Now this is how MecanimBridge does it:

void OnAnimatorMove () {
		Vector3 nextPosition;
		Quaternion nextRotation;

		ai.MovementUpdate(Time.deltaTime, out nextPosition, out nextRotation);

			var desiredVelocity = (ai.steeringTarget - tr.position).normalized * 2;//ai.desiredVelocity;
			//var desiredVelocity = ai.desiredVelocity;
			var desiredVelocityWithoutGrav = desiredVelocity;
			desiredVelocityWithoutGrav.y = 0;

			anim.SetFloat("InputMagnitude", ai.reachedEndOfPath || desiredVelocityWithoutGrav.magnitude < 0.1f ? 0f : 1f);

			// Calculate the desired velocity relative to the character (+Z = forward, +X = right)
			var localDesiredVelocity = tr.InverseTransformDirection(desiredVelocityWithoutGrav);

			smoothedVelocity = Vector3.Lerp(smoothedVelocity, localDesiredVelocity, velocitySmoothing > 0 ? Time.deltaTime / velocitySmoothing : 1);
			if (smoothedVelocity.magnitude < 0.4f) {
				smoothedVelocity = smoothedVelocity.normalized * 0.4f;
			}

			anim.SetFloat("X", smoothedVelocity.x);
			anim.SetFloat("Y", smoothedVelocity.z);

			// Calculate how much the agent should rotate during this frame
			var newRot = RotateTowards(desiredVelocityWithoutGrav, Time.deltaTime * ai.rotationSpeed);
			// Rotate the character around the currently grounded foot to prevent foot sliding
			nextPosition = ai.position;
			nextRotation = ai.rotation;

			nextPosition = RotatePointAround(nextPosition, CalculateBlendPoint(), newRot * Quaternion.Inverse(nextRotation));
			nextRotation = newRot;

			// Apply rotational root motion
			nextRotation = anim.deltaRotation * nextRotation;

			// Use gravity from the movement script, not from animation
			var deltaPos = anim.deltaPosition;
			deltaPos.y = desiredVelocity.y * Time.deltaTime;
			nextPosition += deltaPos;

			// Call the movement script to perform the final movement
			ai.FinalizeMovement(nextPosition, nextRotation);
		}

		static Vector3 RotatePointAround (Vector3 point, Vector3 around, Quaternion rotation) {
			return rotation * (point - around) + around;
		}

		/// <summary>
		/// Calculates a rotation closer to the desired direction.
		/// Returns: The new rotation for the character
		/// </summary>
		/// <param name="direction">Direction in the movement plane to rotate toward.</param>
		/// <param name="maxDegrees">Maximum number of degrees to rotate this frame.</param>
		protected virtual Quaternion RotateTowards (Vector3 direction, float maxDegrees) {
			if (direction != Vector3.zero) {
				Quaternion targetRotation = Quaternion.LookRotation(direction);
				return Quaternion.RotateTowards(tr.rotation, targetRotation, maxDegrees);
			} else {
				return tr.rotation;
			}
		}

This seems really weird to me, because I thought the whole point of MecanimBridge was to let animations’ root motion determine movement. Yet MecanimBridge seems to be rotating the character by force, not using any animations/root motion to turn.

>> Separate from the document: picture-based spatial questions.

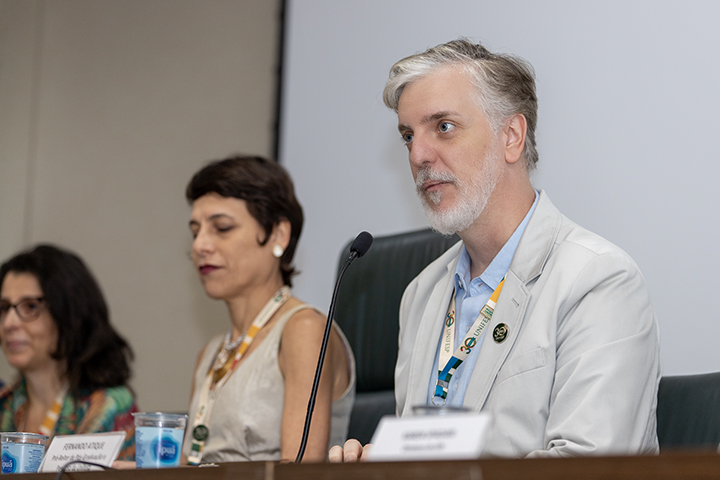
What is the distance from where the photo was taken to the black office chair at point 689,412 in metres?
1.46

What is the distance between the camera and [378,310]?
2.46 metres

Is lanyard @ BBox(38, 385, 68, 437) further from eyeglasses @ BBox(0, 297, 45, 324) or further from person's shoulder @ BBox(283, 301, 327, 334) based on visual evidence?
person's shoulder @ BBox(283, 301, 327, 334)

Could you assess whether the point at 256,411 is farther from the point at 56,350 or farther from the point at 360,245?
the point at 56,350

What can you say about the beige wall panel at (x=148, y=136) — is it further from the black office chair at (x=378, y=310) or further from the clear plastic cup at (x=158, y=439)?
the clear plastic cup at (x=158, y=439)

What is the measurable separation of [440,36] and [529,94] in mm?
841

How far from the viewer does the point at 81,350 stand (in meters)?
2.77

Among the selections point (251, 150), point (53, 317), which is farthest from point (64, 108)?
point (53, 317)

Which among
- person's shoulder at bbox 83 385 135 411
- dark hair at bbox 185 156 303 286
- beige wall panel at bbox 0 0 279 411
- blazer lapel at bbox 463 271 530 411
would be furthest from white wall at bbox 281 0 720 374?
person's shoulder at bbox 83 385 135 411

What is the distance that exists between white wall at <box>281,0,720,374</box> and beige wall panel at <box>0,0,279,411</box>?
0.68 m

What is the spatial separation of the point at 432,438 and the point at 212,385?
1757 millimetres

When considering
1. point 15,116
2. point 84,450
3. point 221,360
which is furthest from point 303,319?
point 15,116

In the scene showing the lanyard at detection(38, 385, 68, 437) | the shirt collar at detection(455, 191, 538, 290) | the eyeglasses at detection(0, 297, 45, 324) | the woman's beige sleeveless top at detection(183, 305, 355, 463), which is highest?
the shirt collar at detection(455, 191, 538, 290)

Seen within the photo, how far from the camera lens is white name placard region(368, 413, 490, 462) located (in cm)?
78

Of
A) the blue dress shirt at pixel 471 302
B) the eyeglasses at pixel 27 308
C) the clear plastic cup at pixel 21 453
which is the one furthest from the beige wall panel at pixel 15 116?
the blue dress shirt at pixel 471 302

To keep things simple I’ve edited MovementUtilities.cs so the character does not move forward when rotating:

float directionSpeedFactor = Mathf.Clamp(dot+0.707f, 0.001f, 1.0f);

So my current plan is to re-implement the rotation blend tree I used before, but using MecanimBridge to do it. So if the character is moving directionally, it will use the XY Movement Blend Tree. If the character is standing still but rotating, it will use a rotational blend tree.

I’m just not sure of the best way to do this using MecanimBridge:

  1. Should I delete the ai.FinalizeMovement(nextPosition, nextRotation) line? Am I correct that this is only for rotation, since MecanimBridge is using the animations’ root motion for directional movement? Is the newRot variable what I should use for rotation?
  2. How can I safely modify MecanimBridge to use root motion for rotation the same way its used for directional movement?

I’d really appreciate any advice you have on modifying MecanimBridge for rotational root motion, since I don’t want to inadvertently break something deeper in A*.